[START OF Excerpt to read]

# Removing water cap lock barrel?



## Waleem (Nov 1, 2006)

Guys
My Dethleffs A class still has all it's matching Zadi locks. Recently, the locking water cap stopped locking. The key turns the barrel normally but the cap remains in the 'open/removeable' state. What I would like to do is remove the barrel to see what the problem is-but I can't see how they are removed. I think its possible as some places sell the caps without barrel, but there are no visible fixings. Has anyone ever removed one and if so, how?
(The cap itself is "Vecam" make.)
Thanks.


----------



## Pudsey_Bear (Sep 25, 2008)

Can't help much other than usually you need to have the key in to remove the barrel.

Good luck


----------



## inkey-2008 (May 24, 2008)

I think you will need a master key that is a bit longer than the normal key and lets the barrel be extracted with the key.

Andy


----------



## howellsroad (Nov 15, 2008)

Wonder if the problem is the one a number of us have had? On advice received from this site I cleared mine by putting the whole thing in hot water --- to free the wax in the barrel. Search for water cap and you should find loads of background on this.


----------



## spartacus (Jul 10, 2008)

+1 for the hot water, it worked on mine, it was a tip from my dealer who said it happens frequently.


----------



## 747 (Oct 2, 2009)

I had the problem on a new van and so I got a replacement under warranty.

They are only £10 online. It means carrying an extra key but worth it I think.


----------



## Waleem (Nov 1, 2006)

howellsroad said:


> Wonder if the problem is the one a number of us have had? On advice received from this site I cleared mine by putting the whole thing in hot water --- to free the wax in the barrel. Search for water cap and you should find loads of background on this.


Thanks for that, but I can't find that advice anywhere-could you be more specific about what you did?
Many thanks!


----------



## rayc (Jun 3, 2008)

Waleem said:


> howellsroad said:
> 
> 
> > Wonder if the problem is the one a number of us have had? On advice received from this site I cleared mine by putting the whole thing in hot water --- to free the wax in the barrel. Search for water cap and you should find loads of background on this.
> ...


Try this previous post:

http://www.motorhomefacts.com/ftopict-61242-.html


----------



## UncleNorm (May 1, 2005)

Here's a post I wrote a while back...

http://www.motorhomefacts.com/ftopicp-734093.html#734093

And the water cap is till working as it should!


----------



## Waleem (Nov 1, 2006)

Thanks UncleNorm. I want to have a go at dismantling and investigating, but I cannot see how to get it apart without breaking-how did you do it?


----------



## JockandRita (Jun 1, 2005)

Waleem said:



> Thanks UncleNorm. I want to have a go at dismantling and investigating, but I cannot see how to get it apart without breaking-how did you do it?


Thanks for asking John, as I was wondering too.

Our water cap has never been a problem, but the diesel one is No 3 now. 8O

Cheers,

Jock.


----------



## UncleNorm (May 1, 2005)

Waleem said:


> Thanks UncleNorm. I want to have a go at dismantling and investigating, but I cannot see how to get it apart without breaking-how did you do it?

[END OF Excerpt to read]

_Written request:_ In the thread on the water cap lock, turn the paragraph beginning "Wonder if the problem is" into a short list of its main points.

[START OF Excerpted records]

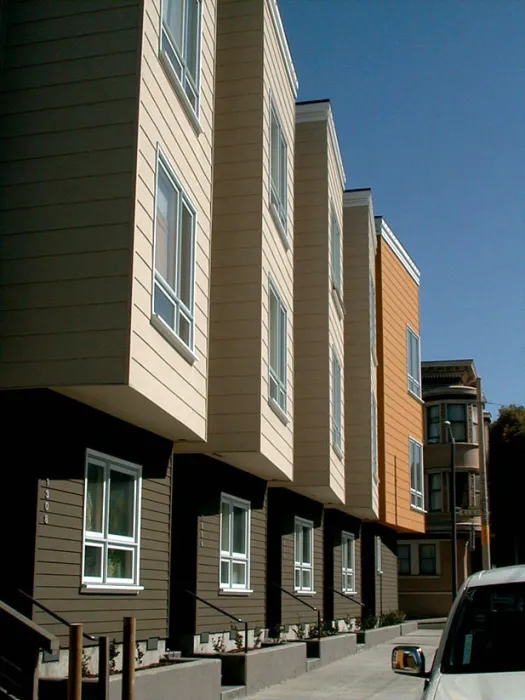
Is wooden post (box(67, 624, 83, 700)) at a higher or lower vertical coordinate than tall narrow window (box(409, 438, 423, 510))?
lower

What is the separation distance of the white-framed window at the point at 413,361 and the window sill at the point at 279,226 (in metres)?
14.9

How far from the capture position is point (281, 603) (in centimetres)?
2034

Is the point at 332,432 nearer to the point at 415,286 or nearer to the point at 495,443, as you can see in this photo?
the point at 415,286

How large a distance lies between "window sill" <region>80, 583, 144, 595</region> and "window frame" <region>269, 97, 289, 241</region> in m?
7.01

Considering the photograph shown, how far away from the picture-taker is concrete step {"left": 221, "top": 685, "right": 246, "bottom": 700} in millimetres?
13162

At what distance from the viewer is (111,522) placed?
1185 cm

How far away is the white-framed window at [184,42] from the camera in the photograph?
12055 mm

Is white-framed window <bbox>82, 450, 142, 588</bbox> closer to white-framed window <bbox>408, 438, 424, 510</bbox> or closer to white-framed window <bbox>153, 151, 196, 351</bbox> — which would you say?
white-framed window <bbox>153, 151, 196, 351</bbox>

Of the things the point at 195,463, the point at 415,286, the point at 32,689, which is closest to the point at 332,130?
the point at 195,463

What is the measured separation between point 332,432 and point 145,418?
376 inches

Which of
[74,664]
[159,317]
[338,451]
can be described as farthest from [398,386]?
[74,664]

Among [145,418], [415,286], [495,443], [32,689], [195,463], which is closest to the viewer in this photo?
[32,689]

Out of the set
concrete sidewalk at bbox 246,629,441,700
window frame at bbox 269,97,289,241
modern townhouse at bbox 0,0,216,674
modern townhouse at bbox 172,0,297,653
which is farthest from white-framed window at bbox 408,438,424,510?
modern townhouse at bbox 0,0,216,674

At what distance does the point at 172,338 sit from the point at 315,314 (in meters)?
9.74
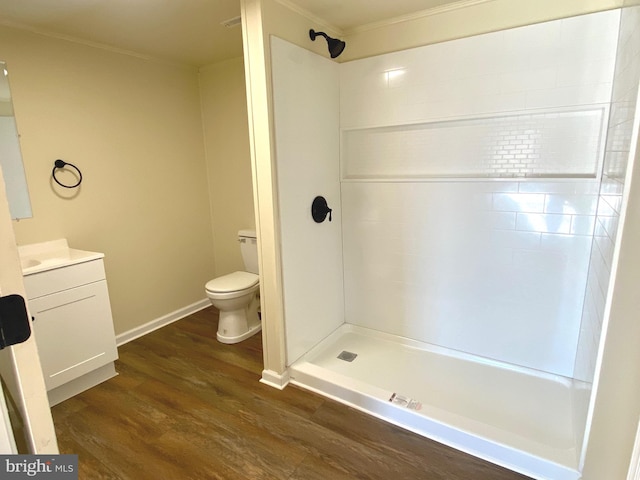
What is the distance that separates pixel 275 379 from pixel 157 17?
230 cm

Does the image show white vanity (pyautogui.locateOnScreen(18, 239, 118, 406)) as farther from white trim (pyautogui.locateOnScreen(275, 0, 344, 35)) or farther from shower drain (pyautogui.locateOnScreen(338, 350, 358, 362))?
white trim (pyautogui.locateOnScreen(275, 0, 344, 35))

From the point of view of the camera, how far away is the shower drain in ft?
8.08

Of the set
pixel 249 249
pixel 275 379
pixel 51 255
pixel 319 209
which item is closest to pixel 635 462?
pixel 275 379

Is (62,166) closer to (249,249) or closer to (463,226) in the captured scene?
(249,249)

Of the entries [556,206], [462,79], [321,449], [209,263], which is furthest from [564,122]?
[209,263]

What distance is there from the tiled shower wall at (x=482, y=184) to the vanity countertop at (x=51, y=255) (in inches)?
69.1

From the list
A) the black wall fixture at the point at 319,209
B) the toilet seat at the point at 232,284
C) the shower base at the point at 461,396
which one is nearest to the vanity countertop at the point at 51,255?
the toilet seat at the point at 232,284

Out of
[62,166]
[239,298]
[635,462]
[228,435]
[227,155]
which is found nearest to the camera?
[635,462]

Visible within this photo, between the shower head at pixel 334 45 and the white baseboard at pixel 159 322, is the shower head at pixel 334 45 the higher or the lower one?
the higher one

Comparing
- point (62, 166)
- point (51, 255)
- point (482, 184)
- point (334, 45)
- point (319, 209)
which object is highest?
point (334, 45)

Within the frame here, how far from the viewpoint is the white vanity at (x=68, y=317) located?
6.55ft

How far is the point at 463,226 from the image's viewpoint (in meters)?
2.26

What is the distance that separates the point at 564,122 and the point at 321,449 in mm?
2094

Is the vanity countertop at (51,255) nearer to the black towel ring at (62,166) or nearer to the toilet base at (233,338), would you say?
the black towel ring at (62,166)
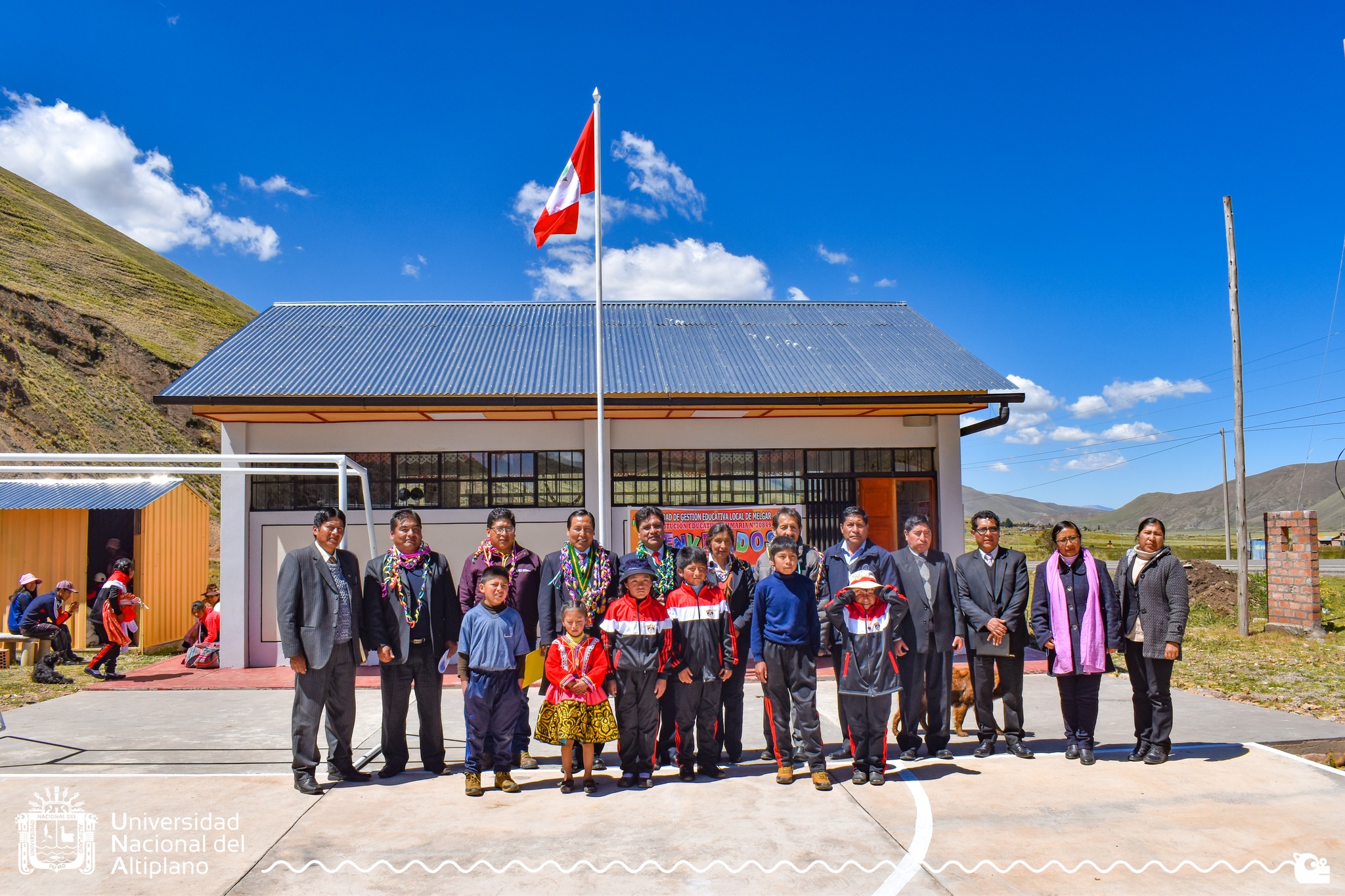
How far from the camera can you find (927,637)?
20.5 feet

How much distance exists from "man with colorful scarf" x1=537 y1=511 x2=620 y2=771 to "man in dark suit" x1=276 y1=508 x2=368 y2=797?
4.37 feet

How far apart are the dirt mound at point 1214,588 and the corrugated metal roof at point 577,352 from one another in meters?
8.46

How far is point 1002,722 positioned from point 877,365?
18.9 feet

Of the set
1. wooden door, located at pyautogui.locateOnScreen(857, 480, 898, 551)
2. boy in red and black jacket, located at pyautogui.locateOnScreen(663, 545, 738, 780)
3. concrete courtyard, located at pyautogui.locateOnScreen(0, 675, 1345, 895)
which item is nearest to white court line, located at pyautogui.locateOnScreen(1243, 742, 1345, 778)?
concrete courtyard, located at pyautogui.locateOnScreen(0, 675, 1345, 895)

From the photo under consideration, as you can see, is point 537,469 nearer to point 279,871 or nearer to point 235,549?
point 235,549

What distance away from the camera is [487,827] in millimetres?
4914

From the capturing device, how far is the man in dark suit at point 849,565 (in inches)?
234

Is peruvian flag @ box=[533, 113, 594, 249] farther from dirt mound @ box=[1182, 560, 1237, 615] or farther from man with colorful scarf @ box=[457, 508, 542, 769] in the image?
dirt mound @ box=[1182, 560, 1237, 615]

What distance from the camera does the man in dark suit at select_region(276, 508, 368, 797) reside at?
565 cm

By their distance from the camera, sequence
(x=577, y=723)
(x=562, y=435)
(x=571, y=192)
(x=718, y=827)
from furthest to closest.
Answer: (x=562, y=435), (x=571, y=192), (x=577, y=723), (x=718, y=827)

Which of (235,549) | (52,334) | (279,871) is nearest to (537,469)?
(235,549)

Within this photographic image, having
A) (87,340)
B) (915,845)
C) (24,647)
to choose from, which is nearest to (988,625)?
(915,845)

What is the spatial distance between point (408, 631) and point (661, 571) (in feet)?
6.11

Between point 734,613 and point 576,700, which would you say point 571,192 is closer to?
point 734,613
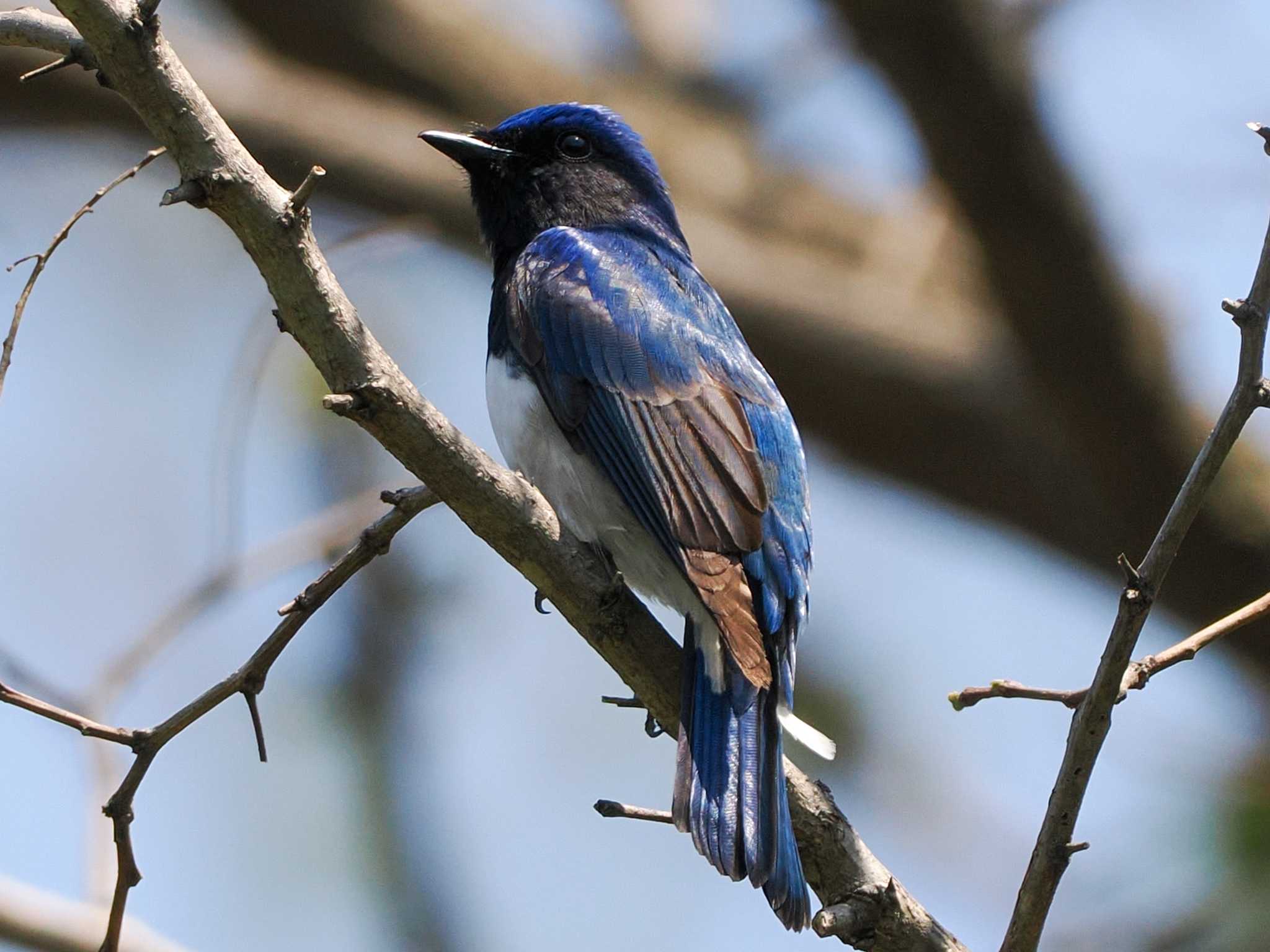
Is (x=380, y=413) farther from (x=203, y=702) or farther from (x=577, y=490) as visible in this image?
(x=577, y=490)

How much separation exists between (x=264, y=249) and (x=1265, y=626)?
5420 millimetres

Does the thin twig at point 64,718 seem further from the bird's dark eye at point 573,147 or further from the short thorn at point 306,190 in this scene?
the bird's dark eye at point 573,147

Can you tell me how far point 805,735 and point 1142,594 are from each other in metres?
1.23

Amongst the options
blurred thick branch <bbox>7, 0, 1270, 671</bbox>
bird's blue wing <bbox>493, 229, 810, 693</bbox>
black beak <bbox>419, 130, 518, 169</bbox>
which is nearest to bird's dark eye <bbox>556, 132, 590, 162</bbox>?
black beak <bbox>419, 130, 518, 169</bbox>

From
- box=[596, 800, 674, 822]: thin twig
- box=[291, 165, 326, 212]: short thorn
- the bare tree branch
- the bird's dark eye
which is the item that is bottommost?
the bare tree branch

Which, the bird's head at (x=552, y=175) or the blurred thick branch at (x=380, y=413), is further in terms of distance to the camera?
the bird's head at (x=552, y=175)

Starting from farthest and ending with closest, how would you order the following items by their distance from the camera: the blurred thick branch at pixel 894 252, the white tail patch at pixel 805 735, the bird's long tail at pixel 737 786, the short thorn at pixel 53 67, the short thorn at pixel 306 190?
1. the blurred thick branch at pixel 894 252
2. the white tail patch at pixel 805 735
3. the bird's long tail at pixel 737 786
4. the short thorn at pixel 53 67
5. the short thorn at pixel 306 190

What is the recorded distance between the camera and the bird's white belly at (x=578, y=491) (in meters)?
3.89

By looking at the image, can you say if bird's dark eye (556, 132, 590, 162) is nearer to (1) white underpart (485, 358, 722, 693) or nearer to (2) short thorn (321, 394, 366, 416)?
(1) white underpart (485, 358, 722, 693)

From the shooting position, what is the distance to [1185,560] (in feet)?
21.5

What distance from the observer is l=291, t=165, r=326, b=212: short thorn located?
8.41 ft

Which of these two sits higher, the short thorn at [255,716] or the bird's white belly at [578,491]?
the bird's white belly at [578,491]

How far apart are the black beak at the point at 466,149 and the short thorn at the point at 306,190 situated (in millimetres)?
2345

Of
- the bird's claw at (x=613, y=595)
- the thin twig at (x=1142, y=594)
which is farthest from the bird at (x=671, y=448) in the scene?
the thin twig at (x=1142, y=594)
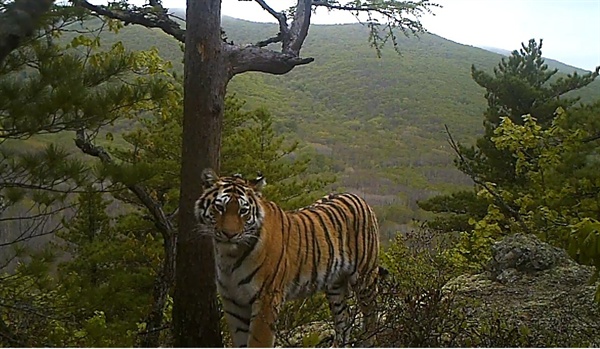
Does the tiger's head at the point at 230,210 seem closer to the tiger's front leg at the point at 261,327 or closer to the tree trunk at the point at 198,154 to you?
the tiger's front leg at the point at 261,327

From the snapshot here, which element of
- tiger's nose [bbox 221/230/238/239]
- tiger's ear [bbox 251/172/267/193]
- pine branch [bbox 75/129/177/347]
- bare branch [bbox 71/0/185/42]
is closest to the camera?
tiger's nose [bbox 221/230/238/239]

[END OF Excerpted records]

_Response to this exercise:_
- The fault may be the same one several others have had.
- Following advice from this site, the writer fixed it by putting the whole cap in hot water to free the wax in the barrel.
- A search for "water cap" should turn up plenty of background.